There are also the so-called museum interludes told from another perspective that allow us a peek at how Lark’s sister, the ever-present yet ever-elusive Betsy, is faring. Oh and did I mention Betsy is also an artist, a forger who, to all intents and purposes, mentally becomes the painter whose work she is imitating, like she’s possessed? And that’s not even the weirdest thing about her artwork…

I can’t even begin to describe this book and how it made me feel. It’s slow-burning in that eerie manner that raises the hair at the back of your neck without you even fully appreciating why. It takes a sinister, rather gory, rather visceral turn and is quite nightmarish in places.

The gorier bits are lightened by rather poetic turns of phrase, and I never quite knew what to expect next, nor what was actually going on. Honestly, this has to be one of the strangest stories I’ve ever read but definitely in a way that worked for me, that kept me wondering, that motivated me to keep on reading.

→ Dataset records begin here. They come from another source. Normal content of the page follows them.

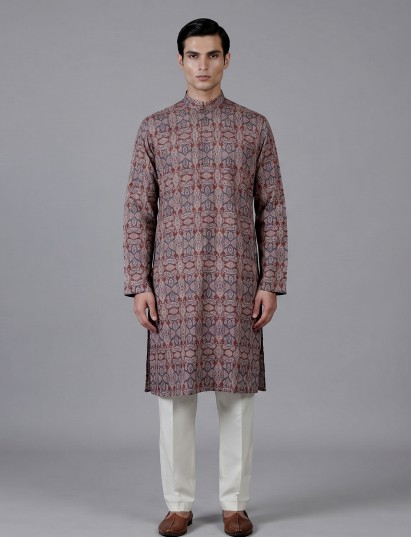 Brown grey silk printed kurta set with mandarin collar
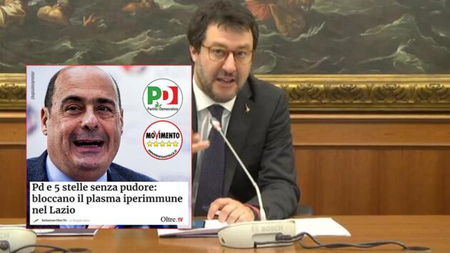 Non è vero, come dice Salvini, che «Pd e M5S hanno bloccato il plasma iperimmune nel Lazio» article-post
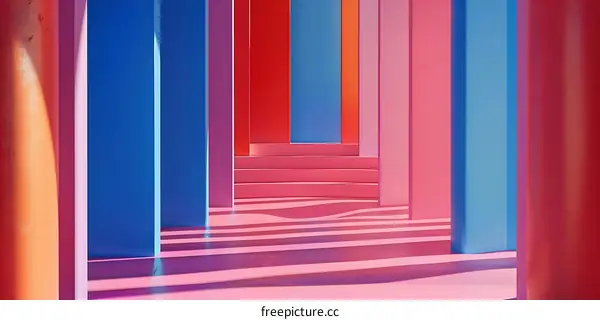 Abstract Colorful Columns And Pink Floor Interior Design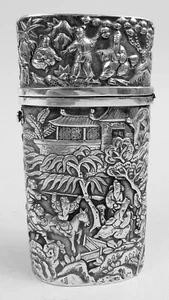 Estuche Cheroot Khe Cheong Hui Antiguo Exportación Cantón Plata China C 1860 - Imagen 1 de 9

I’ve been thinking and thinking and turning it over in my head but my initial thought, and one that might not make any sense to you whatsoever but I can’t get rid of, is this: what It Rides a Pale Horse felt like to me, is a Salvador Dalí painting. (Which, I guess, is rather in keeping with Betsy’s storyline.) Surreal, warped daily life stuff, real elements in sinister compositions, dreamlike veering into nightmarish.

It Rides a Pale Horse felt unique in a big way because of the main storyline and executed premise and a number of smaller ways, in that it’s a sort of pick ‘n’ mix of ordinary horror elements, but applied and blended in such a way that it becomes something else entirely and the result is infinitely larger than the sum of its parts.

I would definitely recommend this to fans of the horror genre who are looking to shake things up.

It Rides a Pale Horse is out now!

Massive thanks to Redhook Books (Orbit) and #NetGalley for the eARC.